Delegates to the six-party North Korean nuclear disarmament talks have agreed to a three-week recess. Negotiators say fundamental differences are still blocking an agreement that could lead to an end to the dispute.
The Chinese hosts announced the recess Sunday morning, saying the delegations will reconvene in Beijing the week of August 29.
Delegates said the negotiations deadlocked over North Korea's insistence that it be allowed to retain nuclear reactors for non-military use.
The top U.S. envoy to the talks, Christopher Hill, said that issue is non-negotiable.
"The issue came down to North Korea wanting, not only to have a use of nuclear energy, but also to specifically have a right to light water reactors, and light water reactors are simply not on the table," he said.
Light water nuclear reactors can produce weapons-grade nuclear fuel. The United States and at least some of its negotiating partners do not want Pyongyang to have that option.
The delegations are due to return to their respective capitals to consult with their governments and receive instructions.
North Korea entered this latest round of negotiations seeking significant economic aid and security guarantees in exchange for nuclear disarmament.
Mr. Hill says a deal that was presented to North Korea during the previous 12 days of talks - and which Pyongyang has so far rejected - offers much of what the country is asking for.
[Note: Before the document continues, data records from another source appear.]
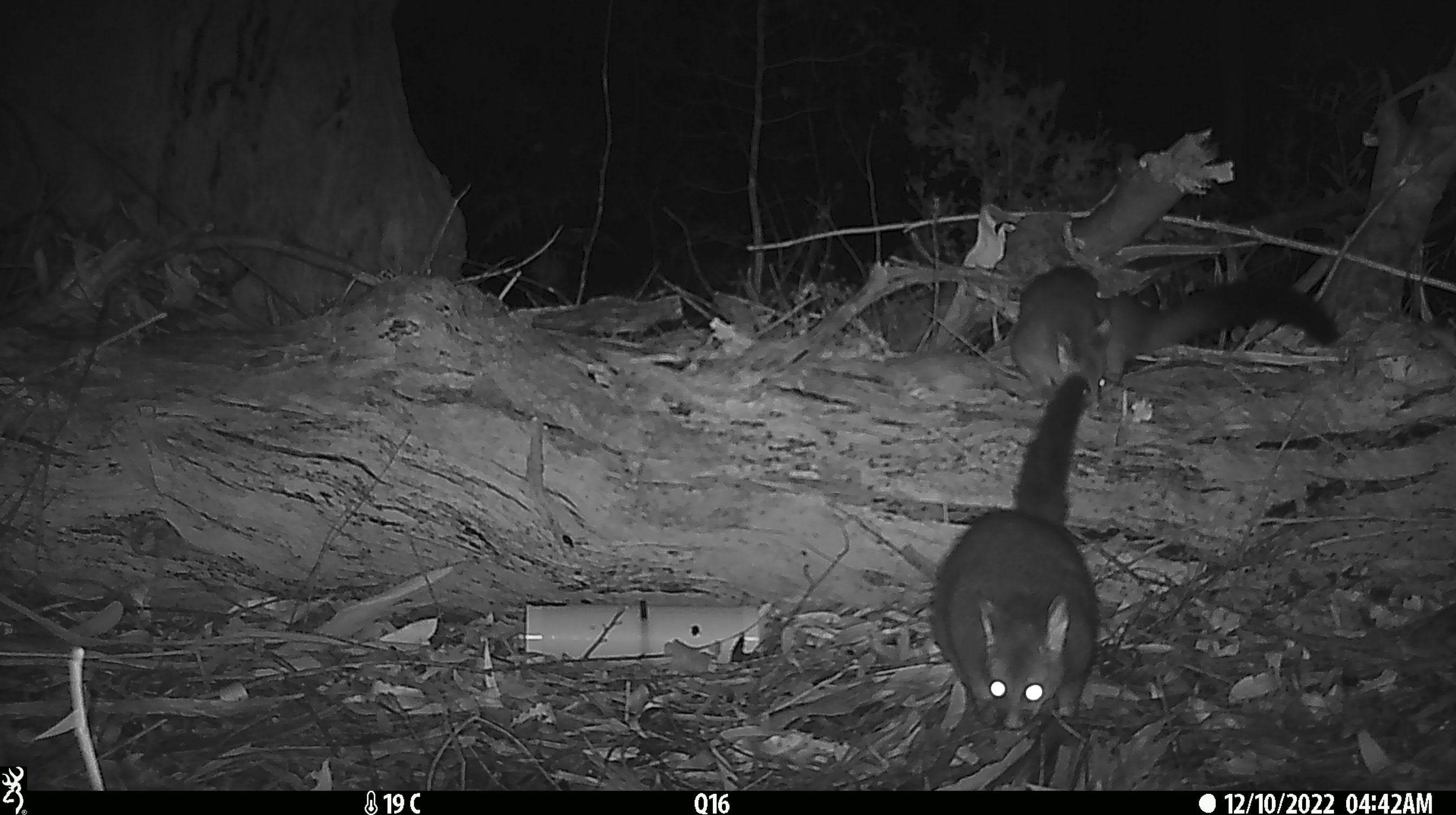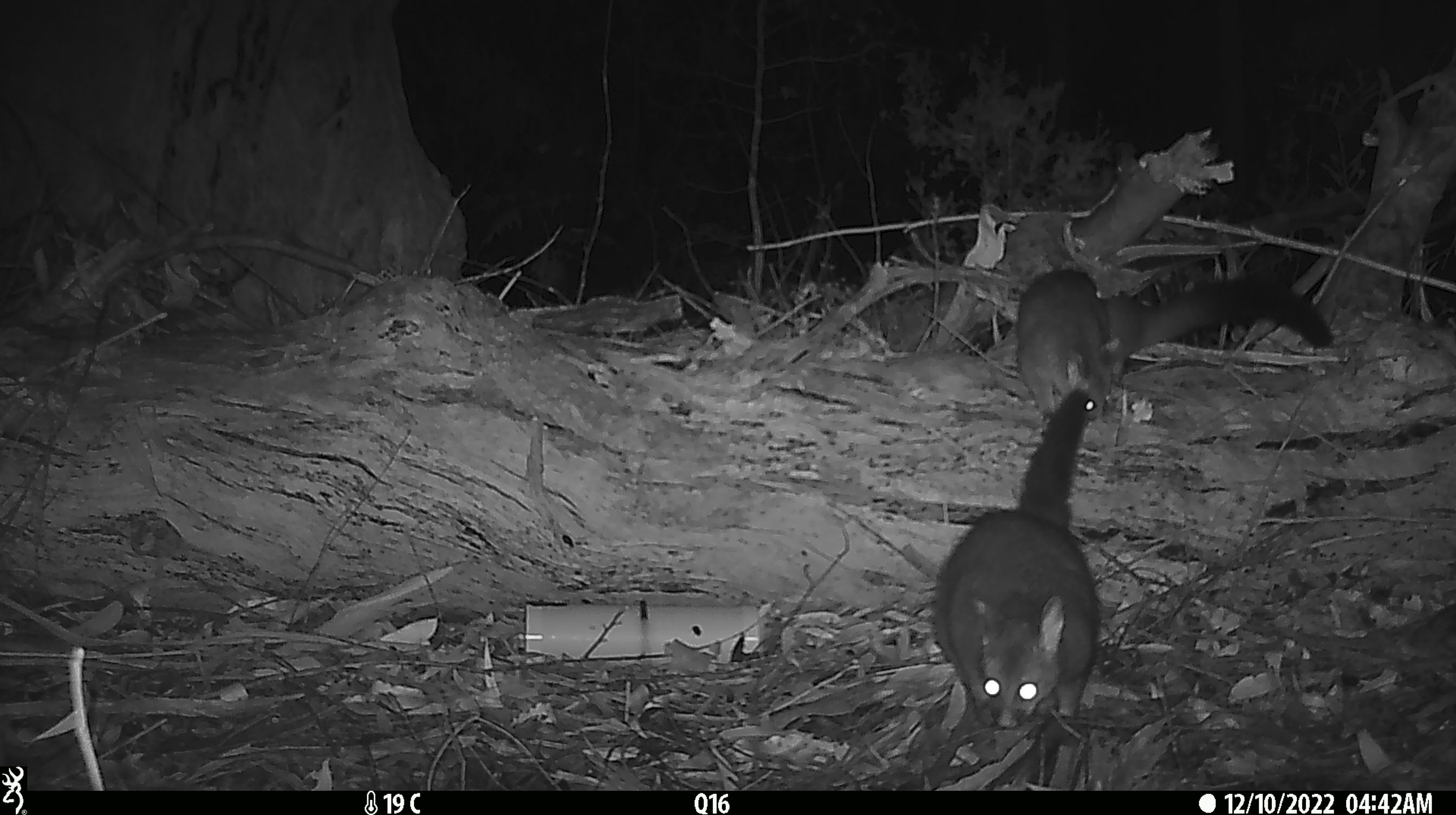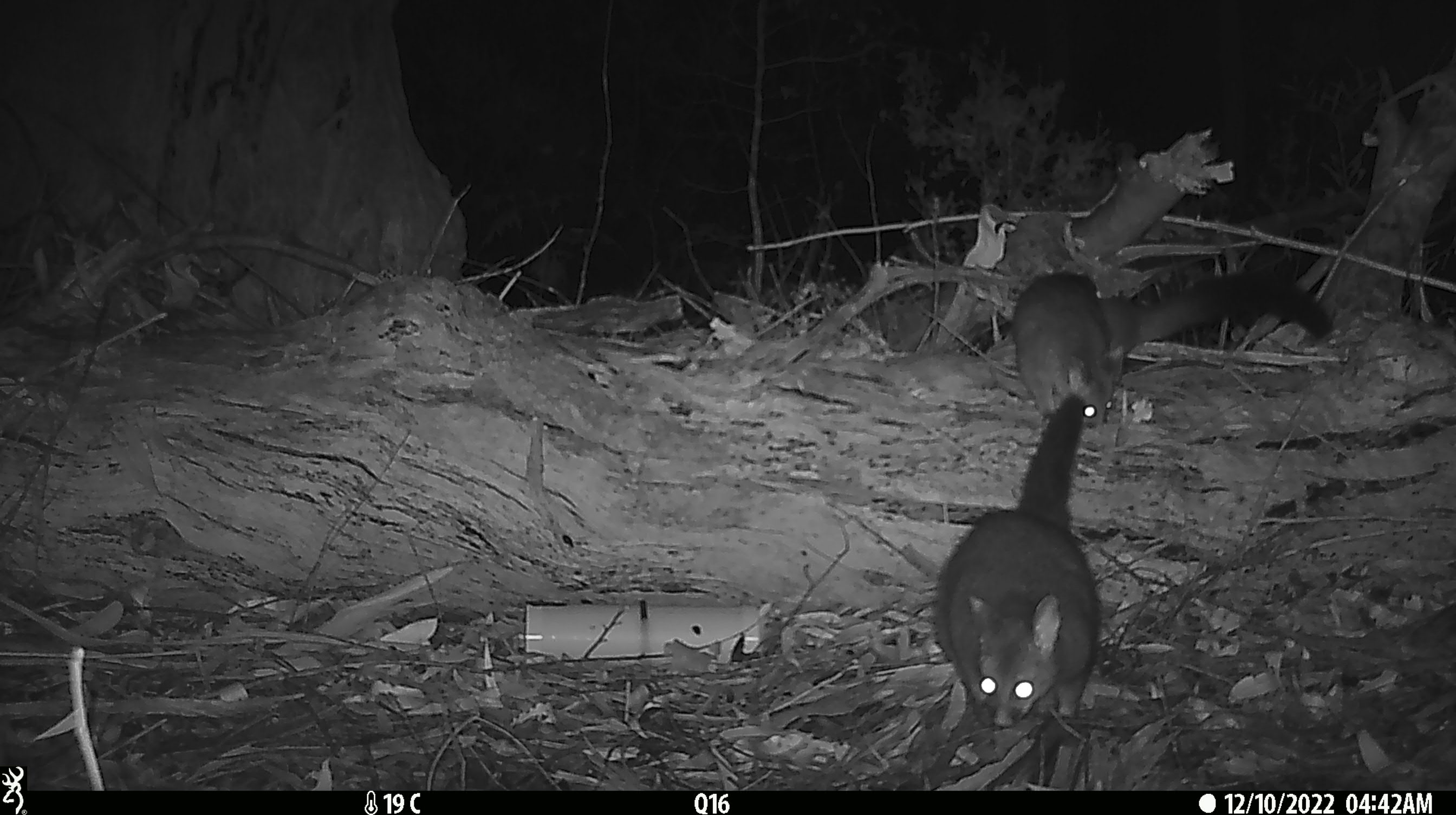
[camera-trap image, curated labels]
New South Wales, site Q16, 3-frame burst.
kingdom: Animalia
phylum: Chordata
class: Mammalia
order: Diprotodontia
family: Phalangeridae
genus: Trichosurus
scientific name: Trichosurus vulpecula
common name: common brushtail possum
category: possum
Possum (common brushtail possum) (Trichosurus vulpecula).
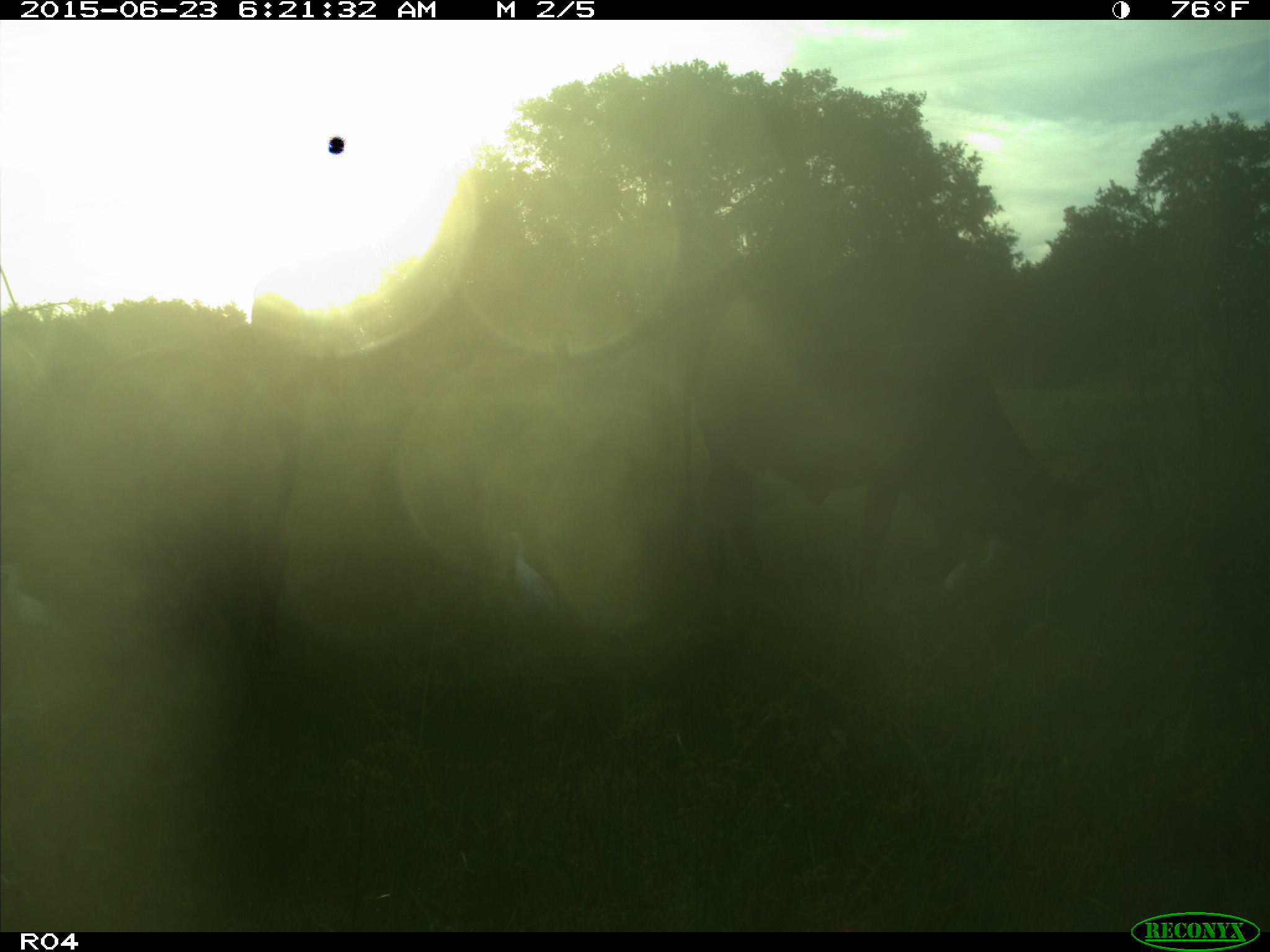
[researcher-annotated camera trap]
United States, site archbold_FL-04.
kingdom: Animalia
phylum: Chordata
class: Mammalia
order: Artiodactyla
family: Bovidae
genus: Bos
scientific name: Bos taurus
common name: domestic cow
Bos taurus (domestic cow).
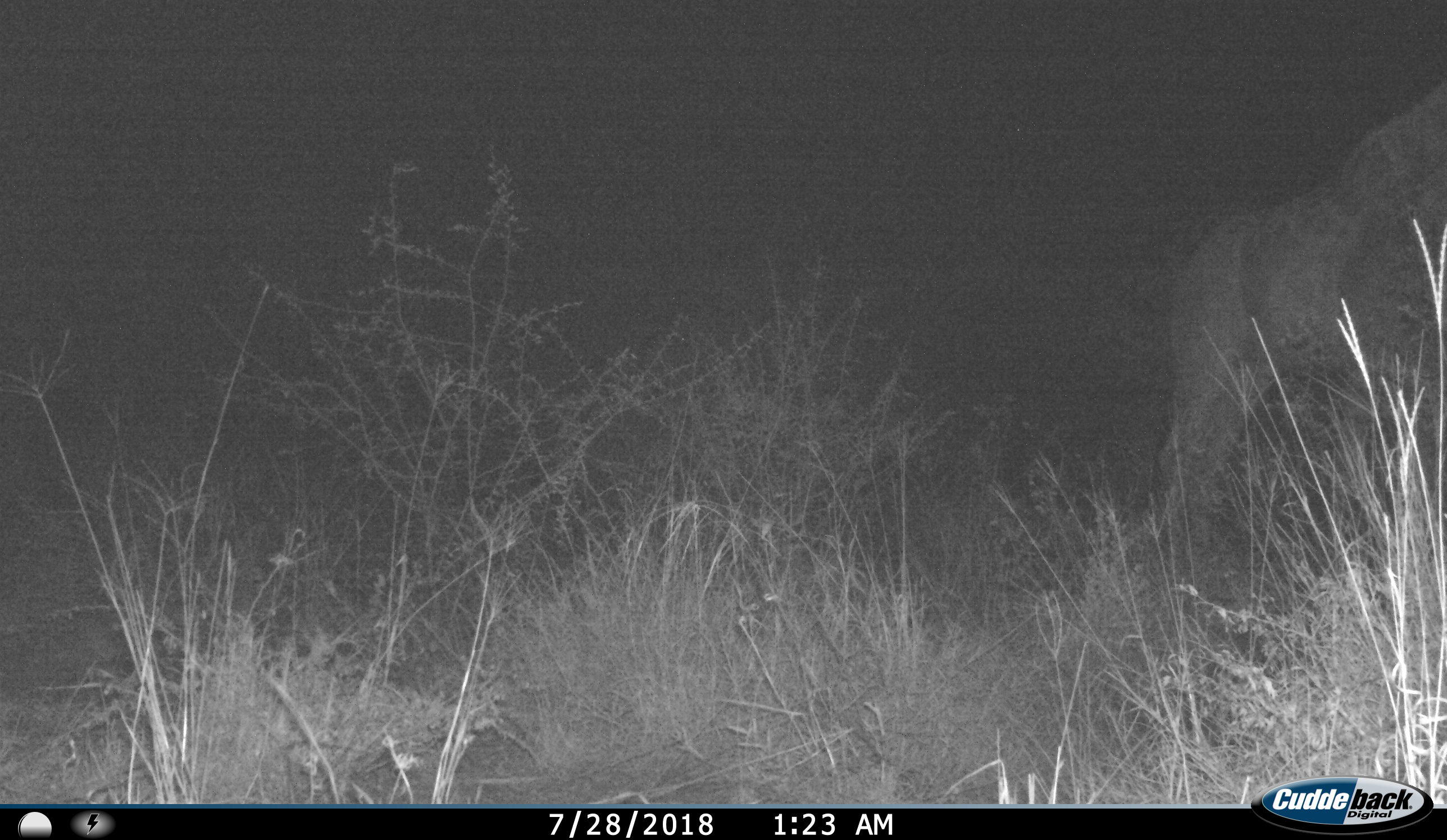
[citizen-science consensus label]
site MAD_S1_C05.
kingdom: Animalia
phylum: Chordata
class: Mammalia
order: Artiodactyla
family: Giraffidae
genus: Giraffa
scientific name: Giraffa camelopardalis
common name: giraffe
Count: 1.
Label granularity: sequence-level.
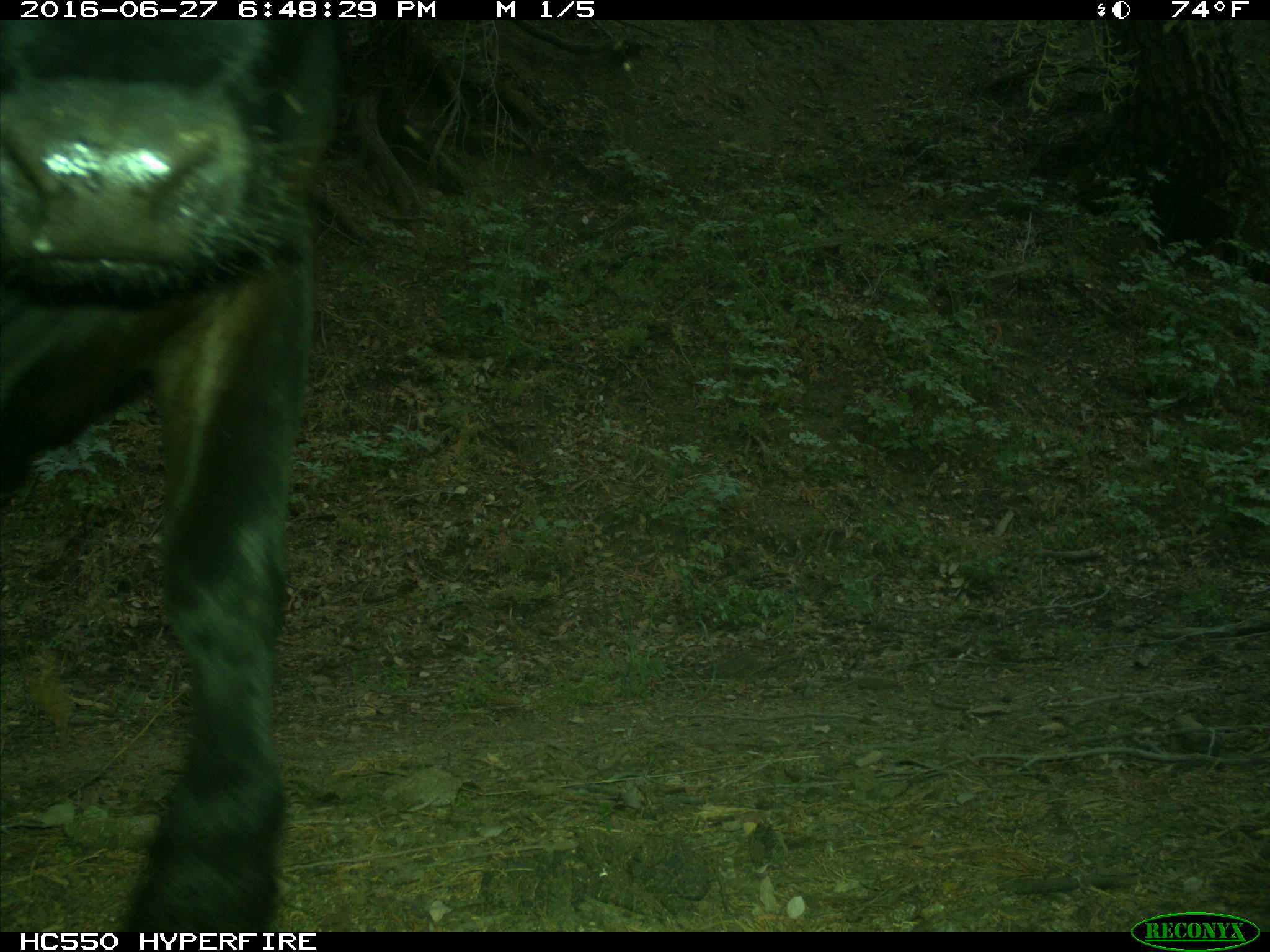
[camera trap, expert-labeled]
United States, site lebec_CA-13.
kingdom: Animalia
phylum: Chordata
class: Mammalia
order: Artiodactyla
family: Bovidae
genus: Bos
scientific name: Bos taurus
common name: domestic cow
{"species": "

"This package would virtually solve their energy problems," he said. "It would address many of their economic problems. It would address normalization with the international community, including bilateral normalization. It's a very generous package."
Washington, however, insists that Pyongyang completely abandon nuclear weapons, in a verifiable manner, before these concessions can be given.
Sunday, North Korea's lead negotiator, Kim Kye Gwan, again blamed the impasse on what he called "hostile U.S. policies."
He says North Korea had to produce its own nuclear weapons because of nuclear threats from America.
He also said the United States had to remove its "nuclear threat" from the Korean Peninsula.
Three previous rounds of talks ended inconclusively. North Korea boycotted the talks for 13-months before agreeing last month to enter a fresh round of negotiations. This latest round, although unsuccessful, included the most detailed discussions so far.
The standoff erupted in 2002, after Washington claimed North Korea was running a secret uranium enrichment program.